The performance of StringPairFinder will be compared with that of the already existing Fuzzy Wuzzy library. This library allows to calculate a similarity score between two strings of characters.

In [10]:
!pip install fuzzywuzzy

Looking in indexes: https://pypi.org/simple, https://us-python.pkg.dev/colab-wheels/public/simple/
Collecting fuzzywuzzy
  Downloading fuzzywuzzy-0.18.0-py2.py3-none-any.whl (18 kB)
Installing collected packages: fuzzywuzzy
Successfully installed fuzzywuzzy-0.18.0


In [11]:
from itertools import product
from fuzzywuzzy import fuzz

def fuzzy_wuzzy_pair_finder(list1: list, list2: list) -> pd.DataFrame:
  """Returns each string in list 1 associated with the string in list 2 with 
  the highest similarity according to FuzzyWuzzy similarity score"""
  combinations = list(product(list1, list2))
  data = pd.DataFrame(combinations, columns=['list1', 'list2'])
  data['score'] = [fuzz.ratio(i, j) for i, j in combinations]
  data = data.loc[data.groupby("list1")["score"].idxmax()].set_index('list1')

  return data



The dataset used for this example contains 300 differently coded company names. The objective is to use an algorithm to find the corresponding pairs.

In [13]:
companies = pd.read_csv('/content/string-pair-finder/evaluation/data/companies.csv').iloc[0:300]
companies

Unnamed: 0,list1,list2
0,UroLogix,UROLOGIX
1,Tesla Motors,TESLA INC
2,"Lopez, John",John Lopez
3,TSC Group,TSC INC
4,Bockorny Group,BOCKORNY GROUP
...,...,...
295,Chubb Corp,CHUBB CORP
296,Regence Group,REGENCE GROUP
297,XBRL US Inc,"XBRL US, INC."
298,ESA Inc,ESA


Let's simulate a situation where we have two lists containing the names of companies completely mixed up.

In [14]:
list1 = companies['list1'].sample(frac=1).to_list()
list2 = companies['list2'].sample(frac=1).to_list()

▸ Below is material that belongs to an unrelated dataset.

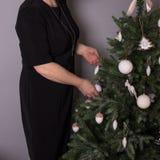 黑色的一名妇女装饰一棵圣诞树 免版税库存图片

print('Subsample of list 1: \n', list1[0:8])
print('\nSubample of list 2: \n', list2[0:8])

Subsample of list 1: 
 ['ESPP Coalition', 'Nanomech LLC', 'Abiomed Inc', 'Westvaco Corp', 'Kilkenny, Alan', 'Symonds NA', 'Lundbeck Inc', 'Curium US']

Subample of list 2: 
 ['NOBLE VENTURES', 'HNTB CORP', 'KENNAMETAL INC', 'FLYTECOMM, INC', 'ENTIA VENTURES', 'AMGEN, INC.', 'U S STEEL CORP', 'AQUILA INC']


Application of StringPairFinder and FuzzyWuzzyPairFinder algorithms using the two lists.

In [16]:
SPF_output = string_pair_finder.get_pairs(list1, list2)
fuzzy_output = fuzzy_wuzzy_pair_finder(list1, list2)

Creation of a dataset regrouping the results of the two algorithms and calculation of a column representing the success.

In [17]:
results = pd.DataFrame({'match_StringPairFinder': SPF_output['list2'],
                        'match_fuzzy': fuzzy_output['list2'],
                        'actual' : companies.set_index('list1')['list2']})
results['success_StringPairFinder'] = np.where(results['match_StringPairFinder'] == results['actual'], 'success', 'fail')
results['success_fuzzy'] = np.where(results['match_fuzzy'] == results['actual'], 'success', 'fail')

The StringPairFinder algorithm succeeded in matching 276 of the 300 company names (92% success rate).

The FuzzyWuzzy based algorithm only managed to link 98 out of 300 company names (32% success rate).

In [18]:
results['success_StringPairFinder'].value_counts()

success    276
fail        24
Name: success_StringPairFinder, dtype: int64

In [19]:
results['success_fuzzy'].value_counts()

fail       202
success     98
Name: success_fuzzy, dtype: int64